→ Consigne a:
D'après le texte fourni, la réunion en formule Arria se tient à la veille de quel anniversaire ?

→ Texte fourni:
Permettez-moi tout d'abord d'exprimer ma gratitude à la Mission permanente du Royaume des Pays-Bas et aux États parties de la Cour pénale internationale (la « CPI » ou la « Cour ») membres du Conseil de sécurité des Nations Unies (le « Conseil ») qui ont organisé cette réunion importante, et à tous les représentants des États et de la société civile ici présents ce matin.

La réunion en formule Arria d'aujourd'hui se tient à la veille de la commémoration du 20e anniversaire de l'adoption du Statut de Rome qui a institué la CPI. La célébration de cette étape importante constitue une occasion unique et sans précédent d'analyser les liens importants qui unissent mon Bureau et la Cour, dans son ensemble, au Conseil de sécurité des Nations Unies.

→ Enregistrements:
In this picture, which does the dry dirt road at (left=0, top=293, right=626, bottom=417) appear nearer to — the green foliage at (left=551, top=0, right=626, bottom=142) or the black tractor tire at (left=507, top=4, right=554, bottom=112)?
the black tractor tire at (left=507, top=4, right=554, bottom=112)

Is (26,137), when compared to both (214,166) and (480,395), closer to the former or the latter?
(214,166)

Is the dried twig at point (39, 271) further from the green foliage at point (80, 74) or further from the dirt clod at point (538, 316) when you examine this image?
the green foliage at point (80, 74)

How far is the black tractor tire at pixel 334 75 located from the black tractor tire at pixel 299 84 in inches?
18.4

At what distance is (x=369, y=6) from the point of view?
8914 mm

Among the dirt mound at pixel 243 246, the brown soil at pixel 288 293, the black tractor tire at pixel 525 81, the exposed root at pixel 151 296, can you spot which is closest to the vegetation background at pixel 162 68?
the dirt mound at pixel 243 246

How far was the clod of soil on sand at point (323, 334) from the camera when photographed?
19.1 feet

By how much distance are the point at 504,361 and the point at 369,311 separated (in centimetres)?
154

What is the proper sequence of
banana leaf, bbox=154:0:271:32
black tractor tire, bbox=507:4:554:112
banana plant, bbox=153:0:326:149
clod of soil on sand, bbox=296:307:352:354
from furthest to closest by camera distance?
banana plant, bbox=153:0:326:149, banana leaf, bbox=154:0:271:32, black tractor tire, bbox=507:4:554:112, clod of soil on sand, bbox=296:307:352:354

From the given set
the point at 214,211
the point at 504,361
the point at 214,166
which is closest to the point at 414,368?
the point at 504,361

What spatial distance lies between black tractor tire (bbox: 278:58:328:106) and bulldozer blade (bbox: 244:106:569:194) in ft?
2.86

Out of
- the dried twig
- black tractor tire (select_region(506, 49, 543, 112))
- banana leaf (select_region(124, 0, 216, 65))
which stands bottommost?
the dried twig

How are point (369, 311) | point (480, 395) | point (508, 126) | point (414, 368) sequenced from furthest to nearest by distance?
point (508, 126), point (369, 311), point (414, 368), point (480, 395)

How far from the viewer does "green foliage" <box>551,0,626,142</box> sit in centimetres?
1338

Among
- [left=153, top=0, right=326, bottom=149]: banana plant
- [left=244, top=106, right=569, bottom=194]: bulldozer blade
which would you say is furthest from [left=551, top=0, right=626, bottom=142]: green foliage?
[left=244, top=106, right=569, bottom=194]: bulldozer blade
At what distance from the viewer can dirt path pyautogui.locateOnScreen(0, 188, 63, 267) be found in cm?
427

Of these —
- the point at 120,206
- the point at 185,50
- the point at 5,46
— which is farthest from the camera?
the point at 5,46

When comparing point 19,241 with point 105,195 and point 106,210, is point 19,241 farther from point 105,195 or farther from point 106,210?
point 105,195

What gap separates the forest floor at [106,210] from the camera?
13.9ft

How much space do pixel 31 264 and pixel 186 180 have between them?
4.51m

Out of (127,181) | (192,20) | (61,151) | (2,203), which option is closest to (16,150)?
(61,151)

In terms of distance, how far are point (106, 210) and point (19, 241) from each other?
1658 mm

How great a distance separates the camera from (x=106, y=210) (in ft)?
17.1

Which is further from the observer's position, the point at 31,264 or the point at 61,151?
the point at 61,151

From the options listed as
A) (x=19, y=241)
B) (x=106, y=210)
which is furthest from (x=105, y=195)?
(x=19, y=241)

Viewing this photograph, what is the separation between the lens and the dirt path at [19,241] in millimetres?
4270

→ Consigne b:
Mettez à jour, s'il vous plaît, la partie des enregistrements qui s'ouvre sur la ligne contenant « Which is further » et se termine à la fin des enregistrements, en remplaçant « photograph » par « image ». Ne donnez que cette partie, sans autre changement.

→ Résultat a:
Le 20e anniversaire de l'adoption du Statut de Rome, qui a institué la CPI.

→ Résultat b:
Which is further from the observer's position, the point at 31,264 or the point at 61,151?
the point at 61,151

From the options listed as
A) (x=19, y=241)
B) (x=106, y=210)
which is furthest from (x=105, y=195)?
(x=19, y=241)

Viewing this image, what is the separation between the lens and the dirt path at [19,241] in millimetres?
4270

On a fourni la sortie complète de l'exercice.